Fragmento del texto:
──────────

Ahora la oración de Jesús se dilata hasta abarcar a todos los que, gracias al testimonio apostólico, llegarán a creer en Él a lo largo de los siglos:


“No ruego sólo por éstos, sino también por aquellos que por medio de su palabra creerán en mí: que todos sean uno; como Tú, Padre, en mí y Yo en ti, que ellos también sean uno en nosotros, para que el mundo crea que Tú me has enviado”. 


Jesús le pide al Padre por la unidad de los cristianos. La unidad que tiene su fundamento en la comunión entre las personas del Padre y el Hijo –como Tú, Padre, en mí y Yo en ti, que ellos también sean uno en nosotros–. El Hijo ha venido al mundo, enviado por el Padre, para expiar nuestros pecados, reconciliarnos con Dios e introducirnos, como hijos, en la comunión que Él tiene con su Padre. El fruto de esta unidad es la fe del mundo en que Jesucristo es el enviado del Padre. A esta oración de Jesús por la unidad podemos unirnos todos los cristianos.

   

Jesús insiste en el misterio de la unidad de comunión. Lo que ahora nos va a revelar es asombroso:


“Yo les he dado la gloria que Tú me diste, para que sean uno como nosotros somos uno; Yo en ellos y Tú en mí, para que sean consumados en la unidad, y el mundo conozca que Tú me has enviado y que los has amado a ellos como me has amado a mí”. 


El Hijo ha venido al mundo a introducirnos en la comunión que Él tiene con el Padre. Ha venido a darnos a conocer todo lo que ha oído a su Padre; a darnos la vida que Él recibe del Padre; a amarnos con el amor con el que el Padre le ama a Él. En resumen, a darnos la gloria que el Padre le ha dado. En el Misterio de la Santísima Trinidad arraiga la unidad de los cristianos. 

   De esa unidad se siguen cosas asombrosas. Jesús lo expresa así: y el mundo conozca que Tú me has enviado y que los has amado a ellos como me has amado a mí. Qué preciosidad. ¿Qué sería nuestra sociedad si tuviéramos una clara conciencia de que Dios Padre nos ama a cada uno con el amor con el que ama a su Hijo? Si dejamos que estas palabras de Jesús se nos graben en el alma y las meditamos asiduamente la vida se transformará, y el corazón desbordará de alegría. Porque el Padre solo tiene un amor: el amor de Padre con el que ama a su Unigénito. Con ese amor, nos dice Jesús, nos ama también a nosotros. El mundo conocerá este misterio asombroso si vivimos consumados en la unidad. Qué importancia tiene la unidad en el cristianismo.

──────────

Consigna:
Reproduce sin cambios la parte del fragmento sobre la oración de Jesús por la unidad que comienza en "De esa unidad" y termina en "en el cristianismo.". Para responder, basta con el fragmento.

──────────

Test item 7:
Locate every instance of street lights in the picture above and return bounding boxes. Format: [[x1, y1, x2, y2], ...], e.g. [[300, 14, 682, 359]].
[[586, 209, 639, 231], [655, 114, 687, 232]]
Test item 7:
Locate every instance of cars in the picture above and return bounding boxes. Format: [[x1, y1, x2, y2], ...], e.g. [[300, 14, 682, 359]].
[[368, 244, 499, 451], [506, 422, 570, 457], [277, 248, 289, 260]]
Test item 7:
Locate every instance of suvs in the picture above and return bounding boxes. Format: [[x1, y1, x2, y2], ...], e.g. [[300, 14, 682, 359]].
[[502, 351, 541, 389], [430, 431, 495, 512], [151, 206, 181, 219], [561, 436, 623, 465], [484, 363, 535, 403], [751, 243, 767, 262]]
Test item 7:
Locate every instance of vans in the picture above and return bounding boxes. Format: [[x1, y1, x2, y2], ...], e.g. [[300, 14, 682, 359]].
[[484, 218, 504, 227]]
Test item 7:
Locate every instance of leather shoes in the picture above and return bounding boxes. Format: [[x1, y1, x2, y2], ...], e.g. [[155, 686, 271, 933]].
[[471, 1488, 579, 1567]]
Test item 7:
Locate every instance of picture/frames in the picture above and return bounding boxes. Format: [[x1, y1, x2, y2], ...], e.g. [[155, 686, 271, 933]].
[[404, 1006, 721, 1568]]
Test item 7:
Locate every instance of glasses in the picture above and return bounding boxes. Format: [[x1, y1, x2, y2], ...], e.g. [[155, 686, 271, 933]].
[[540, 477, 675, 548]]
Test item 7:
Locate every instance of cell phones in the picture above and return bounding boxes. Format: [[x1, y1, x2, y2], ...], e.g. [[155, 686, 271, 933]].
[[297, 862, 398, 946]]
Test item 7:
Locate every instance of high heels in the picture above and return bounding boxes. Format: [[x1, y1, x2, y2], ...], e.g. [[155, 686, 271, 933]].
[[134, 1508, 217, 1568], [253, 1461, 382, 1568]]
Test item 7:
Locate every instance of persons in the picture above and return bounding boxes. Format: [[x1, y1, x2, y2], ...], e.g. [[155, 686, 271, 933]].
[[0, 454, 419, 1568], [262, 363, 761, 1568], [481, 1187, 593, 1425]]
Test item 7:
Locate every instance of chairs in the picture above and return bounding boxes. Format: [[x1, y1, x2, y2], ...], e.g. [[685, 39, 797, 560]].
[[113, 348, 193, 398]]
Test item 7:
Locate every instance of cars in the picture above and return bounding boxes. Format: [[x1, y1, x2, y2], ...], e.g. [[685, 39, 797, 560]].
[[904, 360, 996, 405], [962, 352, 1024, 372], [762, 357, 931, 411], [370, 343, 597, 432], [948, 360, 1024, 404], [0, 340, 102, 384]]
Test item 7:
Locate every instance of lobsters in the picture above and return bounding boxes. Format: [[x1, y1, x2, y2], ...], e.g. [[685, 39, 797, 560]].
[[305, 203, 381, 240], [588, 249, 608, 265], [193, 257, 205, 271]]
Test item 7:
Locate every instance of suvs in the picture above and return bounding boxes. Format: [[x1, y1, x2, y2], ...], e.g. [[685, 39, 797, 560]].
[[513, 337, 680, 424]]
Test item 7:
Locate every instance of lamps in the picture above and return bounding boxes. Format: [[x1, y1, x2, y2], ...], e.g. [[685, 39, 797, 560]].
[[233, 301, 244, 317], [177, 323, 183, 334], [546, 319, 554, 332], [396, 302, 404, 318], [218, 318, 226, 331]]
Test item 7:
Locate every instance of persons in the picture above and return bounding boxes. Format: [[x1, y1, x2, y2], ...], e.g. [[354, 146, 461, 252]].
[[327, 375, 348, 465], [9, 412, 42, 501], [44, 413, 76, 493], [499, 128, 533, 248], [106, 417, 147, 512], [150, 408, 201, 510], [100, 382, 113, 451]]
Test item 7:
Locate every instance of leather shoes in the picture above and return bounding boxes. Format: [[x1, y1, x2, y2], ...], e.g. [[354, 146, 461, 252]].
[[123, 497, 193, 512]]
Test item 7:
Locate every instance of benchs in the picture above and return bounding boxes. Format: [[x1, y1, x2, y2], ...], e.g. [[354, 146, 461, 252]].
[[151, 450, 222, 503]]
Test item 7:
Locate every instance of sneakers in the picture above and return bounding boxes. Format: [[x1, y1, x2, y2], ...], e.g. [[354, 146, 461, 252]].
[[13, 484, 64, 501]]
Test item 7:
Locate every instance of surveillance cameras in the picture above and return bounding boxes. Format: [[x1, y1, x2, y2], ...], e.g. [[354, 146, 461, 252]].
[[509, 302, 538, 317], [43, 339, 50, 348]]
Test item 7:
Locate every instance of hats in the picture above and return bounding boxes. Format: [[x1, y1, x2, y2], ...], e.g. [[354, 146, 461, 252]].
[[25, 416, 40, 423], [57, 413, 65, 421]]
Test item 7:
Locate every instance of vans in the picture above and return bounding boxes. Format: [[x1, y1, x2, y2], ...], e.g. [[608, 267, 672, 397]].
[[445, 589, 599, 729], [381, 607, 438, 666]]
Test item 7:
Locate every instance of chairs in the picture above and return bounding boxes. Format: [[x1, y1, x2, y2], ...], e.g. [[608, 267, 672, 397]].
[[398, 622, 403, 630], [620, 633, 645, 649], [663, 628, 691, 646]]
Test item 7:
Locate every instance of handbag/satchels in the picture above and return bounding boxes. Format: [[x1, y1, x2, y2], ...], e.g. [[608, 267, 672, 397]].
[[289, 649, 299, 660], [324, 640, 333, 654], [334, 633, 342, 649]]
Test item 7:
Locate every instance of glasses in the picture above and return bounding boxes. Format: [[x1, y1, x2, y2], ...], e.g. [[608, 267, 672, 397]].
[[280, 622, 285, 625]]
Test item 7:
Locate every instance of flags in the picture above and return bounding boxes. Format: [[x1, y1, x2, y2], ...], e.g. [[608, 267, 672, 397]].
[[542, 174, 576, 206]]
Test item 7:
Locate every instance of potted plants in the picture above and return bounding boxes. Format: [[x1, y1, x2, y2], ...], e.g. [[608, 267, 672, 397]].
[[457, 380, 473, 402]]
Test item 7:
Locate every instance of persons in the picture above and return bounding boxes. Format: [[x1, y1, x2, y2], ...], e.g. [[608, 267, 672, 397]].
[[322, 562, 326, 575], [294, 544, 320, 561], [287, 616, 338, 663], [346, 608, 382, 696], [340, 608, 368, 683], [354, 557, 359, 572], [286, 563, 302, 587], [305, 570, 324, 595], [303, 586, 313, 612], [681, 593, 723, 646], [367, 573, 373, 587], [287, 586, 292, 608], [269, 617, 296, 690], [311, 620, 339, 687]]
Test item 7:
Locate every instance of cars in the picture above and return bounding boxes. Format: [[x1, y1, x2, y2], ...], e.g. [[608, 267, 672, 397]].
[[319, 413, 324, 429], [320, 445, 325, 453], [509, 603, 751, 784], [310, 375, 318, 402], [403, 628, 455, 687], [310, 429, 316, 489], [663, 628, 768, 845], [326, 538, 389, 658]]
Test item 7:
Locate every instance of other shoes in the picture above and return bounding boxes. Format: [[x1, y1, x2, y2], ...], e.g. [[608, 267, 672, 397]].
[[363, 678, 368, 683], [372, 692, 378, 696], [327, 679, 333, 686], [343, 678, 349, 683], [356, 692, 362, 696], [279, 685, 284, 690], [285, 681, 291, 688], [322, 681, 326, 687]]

──────────

Respuesta:
De esa unidad se siguen cosas asombrosas. Jesús lo expresa así: y el mundo conozca que Tú me has enviado y que los has amado a ellos como me has amado a mí. Qué preciosidad. ¿Qué sería nuestra sociedad si tuviéramos una clara conciencia de que Dios Padre nos ama a cada uno con el amor con el que ama a su Hijo? Si dejamos que estas palabras de Jesús se nos graben en el alma y las meditamos asiduamente la vida se transformará, y el corazón desbordará de alegría. Porque el Padre solo tiene un amor: el amor de Padre con el que ama a su Unigénito. Con ese amor, nos dice Jesús, nos ama también a nosotros. El mundo conocerá este misterio asombroso si vivimos consumados en la unidad. Qué importancia tiene la unidad en el cristianismo.